Exercise →
Retype, without pictures, the line holding "14k gold ring" and each line below it through the final line.
── Given data
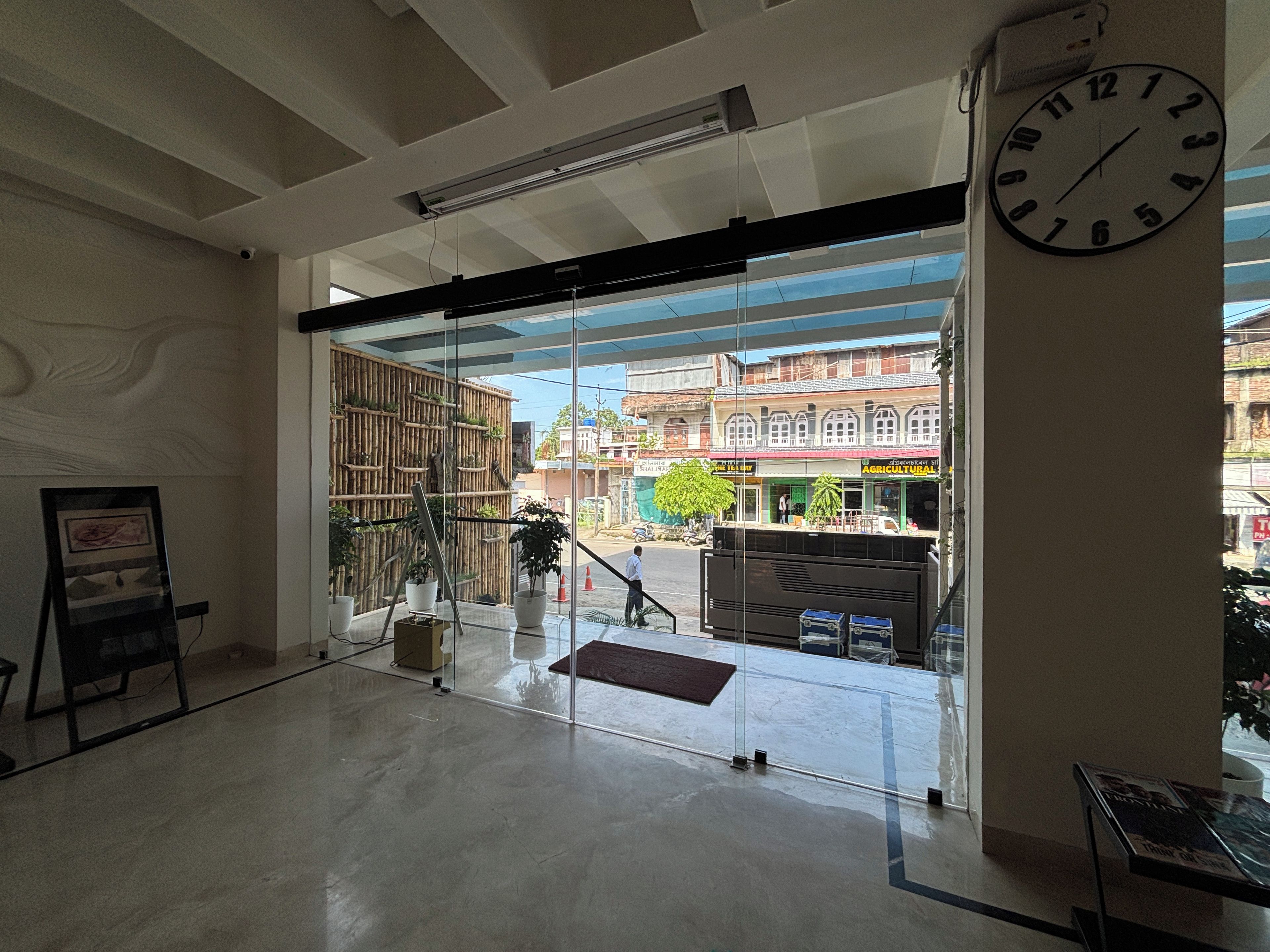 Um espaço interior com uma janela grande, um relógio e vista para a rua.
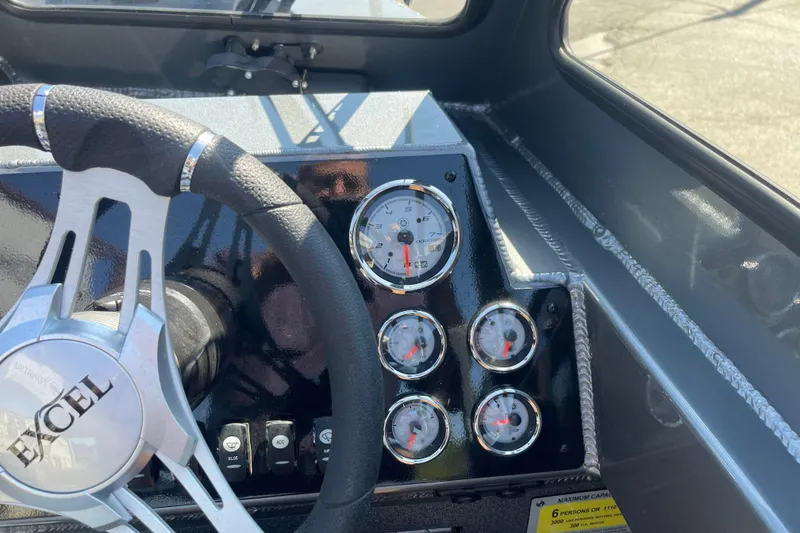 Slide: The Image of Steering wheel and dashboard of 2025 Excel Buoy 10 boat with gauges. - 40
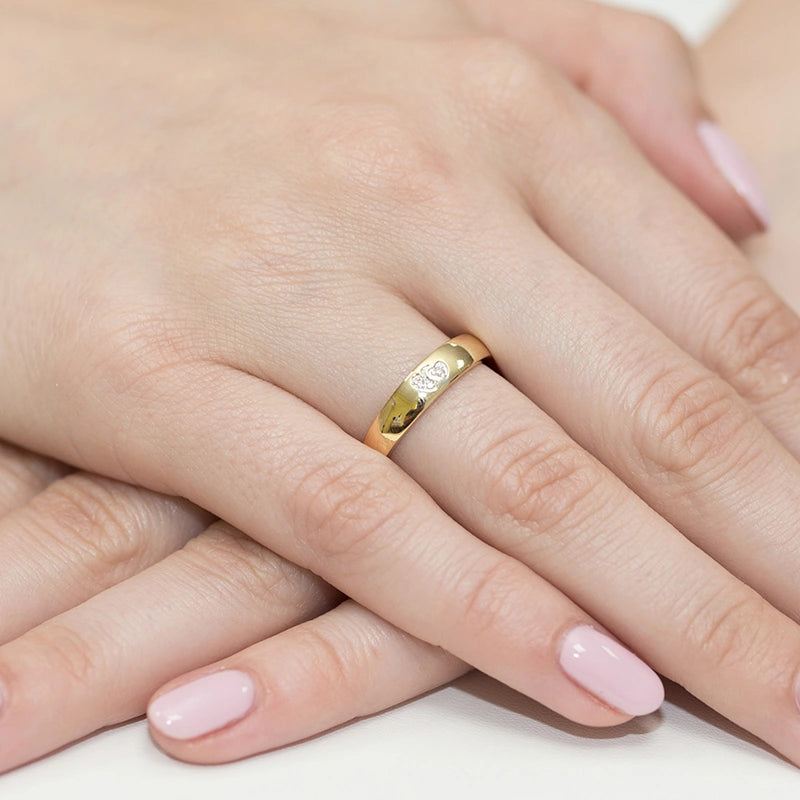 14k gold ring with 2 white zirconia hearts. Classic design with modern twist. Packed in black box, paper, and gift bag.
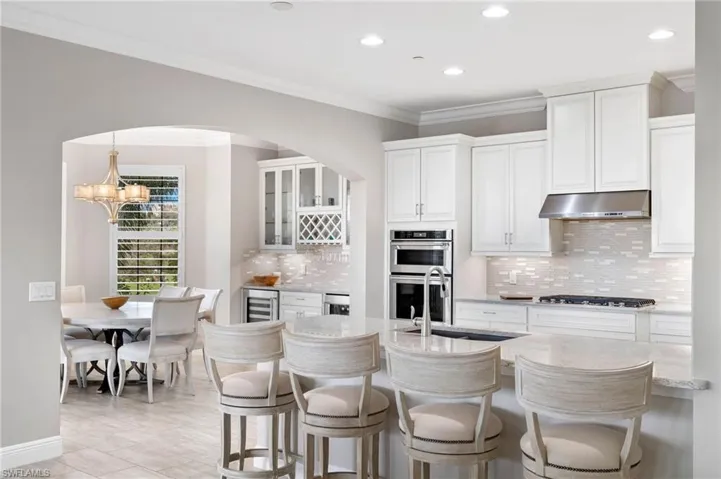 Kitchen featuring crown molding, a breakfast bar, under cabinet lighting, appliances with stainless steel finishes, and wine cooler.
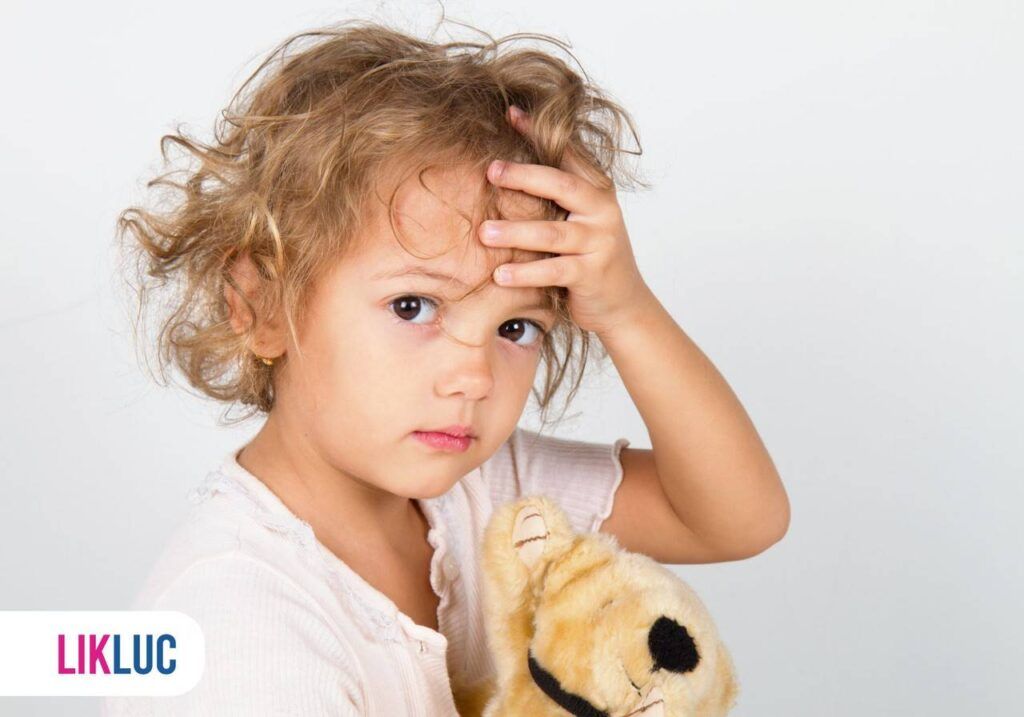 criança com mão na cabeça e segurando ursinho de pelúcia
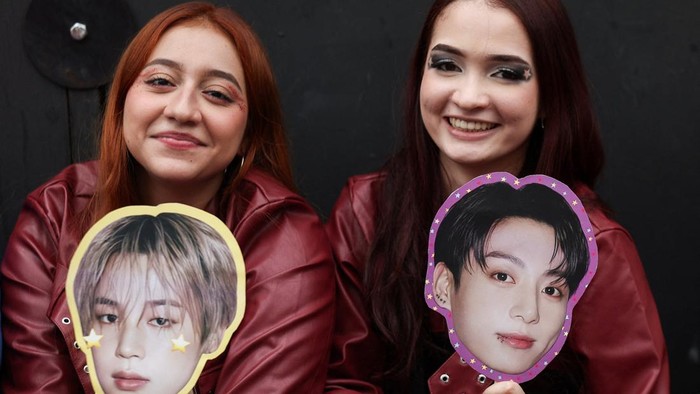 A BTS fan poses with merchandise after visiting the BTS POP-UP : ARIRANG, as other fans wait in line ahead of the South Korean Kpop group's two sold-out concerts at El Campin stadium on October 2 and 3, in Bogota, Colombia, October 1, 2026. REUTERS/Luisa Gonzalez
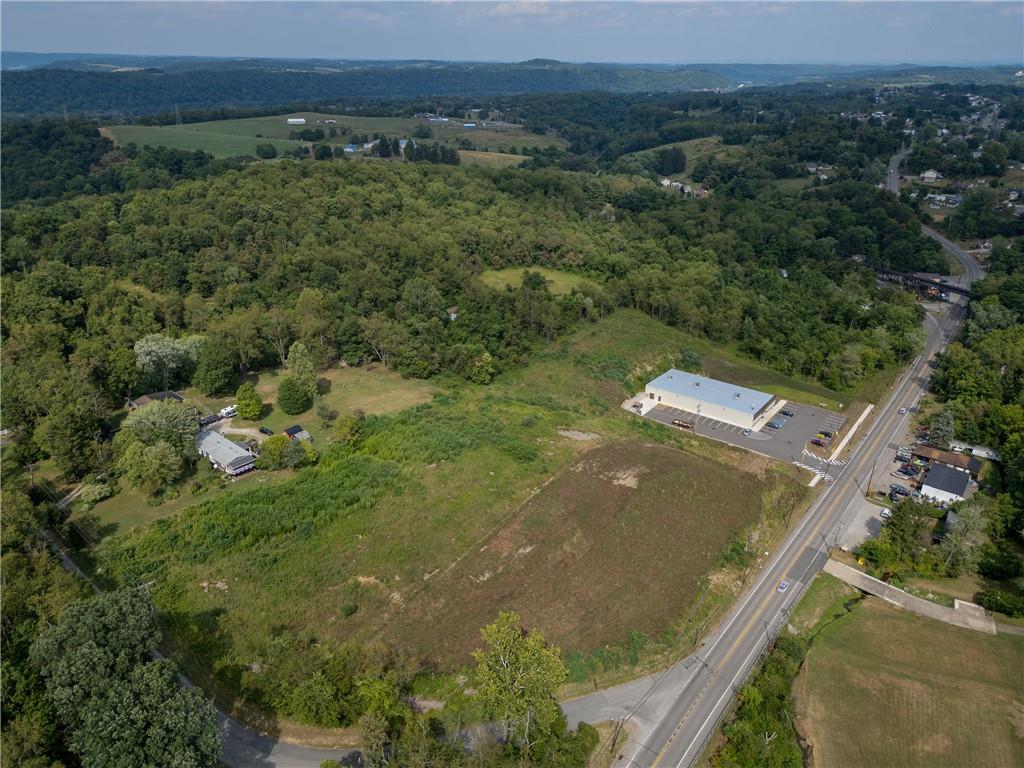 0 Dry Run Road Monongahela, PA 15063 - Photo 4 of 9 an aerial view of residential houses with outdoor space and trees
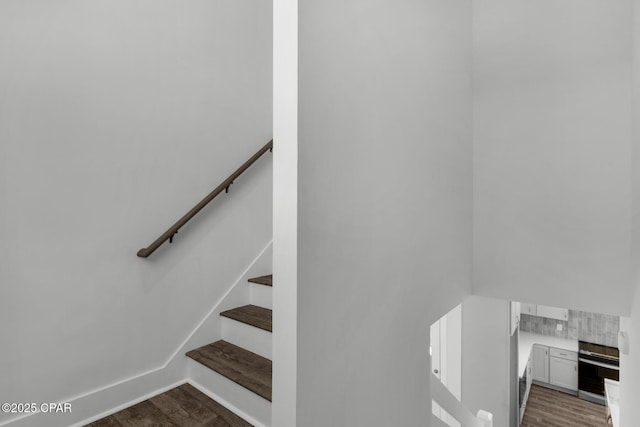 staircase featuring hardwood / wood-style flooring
────
Problem solution →
 14k gold ring with 2 white zirconia hearts. Classic design with modern twist. Packed in black box, paper, and gift bag.
 Kitchen featuring crown molding, a breakfast bar, under cabinet lighting, appliances with stainless steel finishes, and wine cooler.
 criança com mão na cabeça e segurando ursinho de pelúcia
 A BTS fan poses with merchandise after visiting the BTS POP-UP : ARIRANG, as other fans wait in line ahead of the South Korean Kpop group's two sold-out concerts at El Campin stadium on October 2 and 3, in Bogota, Colombia, October 1, 2026. REUTERS/Luisa Gonzalez
 0 Dry Run Road Monongahela, PA 15063 - Photo 4 of 9 an aerial view of residential houses with outdoor space and trees
 staircase featuring hardwood / wood-style flooring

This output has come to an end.